「子育てと仕事の板挟み」だった隠れイクメンの末路──30代男性が苦しむ元凶:河合薫の「社会を蝕む“ジジイの壁”」(2/5 ページ)
若い世代では共働き世帯が多く、男性も家事や育児をするのが「当たり前」だが、上司にとっては「当たり前ではない」。そんな板挟みで、苦しむ30代男性が少なくない。なぜ、このような事態が起きるのか。当事者のインタビューを紹介しながら、「ちっとも変わらない」男性の働き方について解説する。
「子育で大変なのは、女性だけじゃないんですよね。僕みたいに妻と分担するのが当たり前だと思っている人間は、わざわざ『僕、イクメンです』なんて周りに言わないしね。ひょっとしたら女性の方が周りに気遣ってもらえる分、両立しやすいかもしれませんね」
このように話す鈴木さんが、“イクメン”だったのは今から20年以上前、1990年代後半です。
当時、既に働く女性は珍しくありませんでした。でも、イクメンなんて言葉も、女性活躍なんてフレーズもなし。「育児介護休業法」が制定されたのは91年ですし、男性の育休取得率が1%を超えたのは2007年です。「いい意味でも悪い意味でも目立つ」という鈴木さんの言葉は、彼が上司だけではなく、同僚たちの“まなざし”に苦しんだと解釈できます。

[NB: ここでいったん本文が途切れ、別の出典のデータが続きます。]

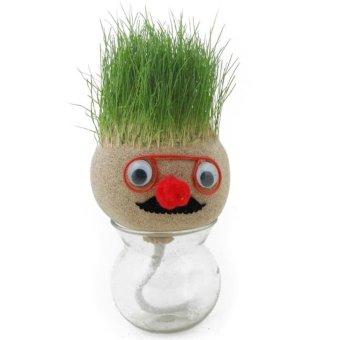 Universal Absorbent Grass Head Doll / Grow Plant Seed Garden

そんな状況で鈴木さんは、自分の陰口を言う人を「仕事で見返してやる」とばかりに、 昼食も取らずにデスクに向かい続けました。 そして、子どもが小学校6年生になった時、彼のサラリーマン人生を大きく左右する出来事が起こります。なんと、地方転勤の辞令が出てしまったのです。
「反抗期を迎えた子どもを残して転勤するのは難しかったので、会社に降格を申し出ました。当時は転勤を固辞するなんて許されなかったので、仕方がなかった」
会社が下す人事に“ノー”という答えが用意されていない時代の「降格志願」は、いわば「職場放棄」です。その後、鈴木さんは管理職試験で3年連続落とされ、子会社に転籍を命じられました。
鈴木さんのケースから分かる通り、人知れず育児にいそしみ、仕事との両立に苦労しているのは女性だけではありません。男性は少数であるが故に、人に助けを求めること、自ら公言することもない。
つまり「今、一番つらいのは30代の男性では?」(冒頭のTweet)という問いかけの状況は、「昔から」起こっていたことでした。